Further, the result of this decade long research pushes back the oldest evidence of C4 grass-dominated habitats in Africa—and globally—by more than 10 million years, calling for revised paleoecological interpretations of the development of plants and mammals.

"We suspected that we would find C4 plants at some sites, but we didn't expect to find them at as many sites as we did, and in such high abundance," Peppe said. "Multiple lines of evidence show that C4 grasses and open habitats were important parts of the early Miocene landscape and that early apes lived in a wide variety of habitats, ranging from closed canopy forests to open habitats like scrublands and wooded grasslands with Cgrasses.
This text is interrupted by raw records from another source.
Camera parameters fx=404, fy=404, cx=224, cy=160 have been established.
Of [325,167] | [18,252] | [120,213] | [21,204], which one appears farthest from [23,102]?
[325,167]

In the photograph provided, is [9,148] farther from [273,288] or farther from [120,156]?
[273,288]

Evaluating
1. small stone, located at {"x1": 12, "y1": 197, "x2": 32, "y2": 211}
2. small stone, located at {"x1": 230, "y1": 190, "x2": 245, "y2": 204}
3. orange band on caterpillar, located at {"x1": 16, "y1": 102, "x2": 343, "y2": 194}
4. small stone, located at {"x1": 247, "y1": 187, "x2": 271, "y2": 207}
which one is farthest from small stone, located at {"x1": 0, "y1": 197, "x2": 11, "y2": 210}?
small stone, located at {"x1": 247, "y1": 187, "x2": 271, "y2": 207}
It really changes our understanding of what ecosystems looked like when the modern African plant and animal community was evolving."
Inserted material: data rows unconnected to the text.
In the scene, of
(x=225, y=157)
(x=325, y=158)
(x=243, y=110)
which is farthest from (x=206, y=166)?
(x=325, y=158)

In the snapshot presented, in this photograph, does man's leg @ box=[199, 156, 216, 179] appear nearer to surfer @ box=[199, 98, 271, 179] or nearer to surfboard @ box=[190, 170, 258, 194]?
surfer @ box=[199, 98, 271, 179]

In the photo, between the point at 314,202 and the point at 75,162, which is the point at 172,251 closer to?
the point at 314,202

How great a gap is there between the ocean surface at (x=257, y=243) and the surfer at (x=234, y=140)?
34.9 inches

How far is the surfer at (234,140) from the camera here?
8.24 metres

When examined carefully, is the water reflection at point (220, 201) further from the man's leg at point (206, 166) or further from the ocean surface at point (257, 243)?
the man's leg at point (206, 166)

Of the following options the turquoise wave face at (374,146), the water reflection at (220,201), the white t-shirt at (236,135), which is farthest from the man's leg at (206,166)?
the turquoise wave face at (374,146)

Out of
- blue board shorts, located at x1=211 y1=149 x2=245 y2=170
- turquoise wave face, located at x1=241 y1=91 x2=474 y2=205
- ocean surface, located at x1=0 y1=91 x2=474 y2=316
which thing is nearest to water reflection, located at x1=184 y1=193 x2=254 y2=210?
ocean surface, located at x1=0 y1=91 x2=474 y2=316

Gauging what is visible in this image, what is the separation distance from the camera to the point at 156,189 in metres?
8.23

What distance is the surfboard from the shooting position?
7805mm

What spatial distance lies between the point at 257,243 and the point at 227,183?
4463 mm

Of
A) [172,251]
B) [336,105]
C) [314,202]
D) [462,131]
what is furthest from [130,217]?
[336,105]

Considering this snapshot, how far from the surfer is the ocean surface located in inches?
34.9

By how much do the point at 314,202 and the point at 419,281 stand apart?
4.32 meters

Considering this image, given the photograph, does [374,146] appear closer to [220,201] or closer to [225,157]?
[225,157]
A critical aspect of this work was that the team combined many different lines of evidence—geology, fossil soils, isotopes and phytoliths, which are plant silica microfossils—to reach their conclusions.

"The history of grassland ecosystem in Africa prior to 10 million years had remained a mystery, in part because there were so few plant fossils, so it was exciting when it became clear that we had phytolith assemblages to add to the other lines of evidence," said co-author Caroline Strömberg, Ph.D., professor of biology at the University of Washington.

"Phytoliths are particularly informative for revealing the history of grassland ecosystems. They can tell us not just that there were grasses, but which grasses were there and how abundant they were on the landscape. What we found was thrilling, and very different from what was the accepted story. We used to think tropical, C4 dominated grasslands only appeared in the last 8 million years or so, depending on the continent. Instead, both phytolith data and isotopic data showed that C4 dominated grassy environments appeared over 10 million years earlier, in the early Miocene in eastern Africa."

This much earlier occurrence of C4 grasses and open habitats found at the same sites as early apes also allowed the researchers to assess the kinds of environments in which the early apes were living, according to co-author Rahab Kinyanjui Ph.D of the National Museums of Kenya and Max Planck Institute.

"As a paleobotanist, my first task in any fieldwork is to undertake vegetation study of the site in question. Then I collect sediments with known geological age, either absolute or relative dates," Kinyanjui said. "My work gets exciting once I process and extract plant microfossils in the lab to study them through the microscope. This task can take weeks to months depending on the number of samples, abundance and diversity of the plant's microfossils. These are weeks/months spent in the ancient wilderness, habitats that are no longer in existence. Roaming through ecosystems imagining the kind of animals you are likely to encounter in the forests, bushlands and grasslands."

Importantly, one of the most advanced early apes, Morotopithecus, was found to inhabit open woodland environments with abundant grasses and to rely on leaves as an important component of its diet. This contradicts long-standing predictions that the unique features of apes, such as an upright torso, originated in forested environments to enable access to fruit resources. These findings are transformative, said Robin Bernstein, program director for biological anthropology at the U.S. National Science Foundation.

"For the first time, by combining diverse lines of evidence, this collaborative research team tied specific aspects of early ape anatomy to nuanced environmental changes in their habitat in eastern Africa, now revealed as more open and less forested than previously thought. The effort outlines a new framework for future studies regarding ape evolutionary origins," Bernstein said.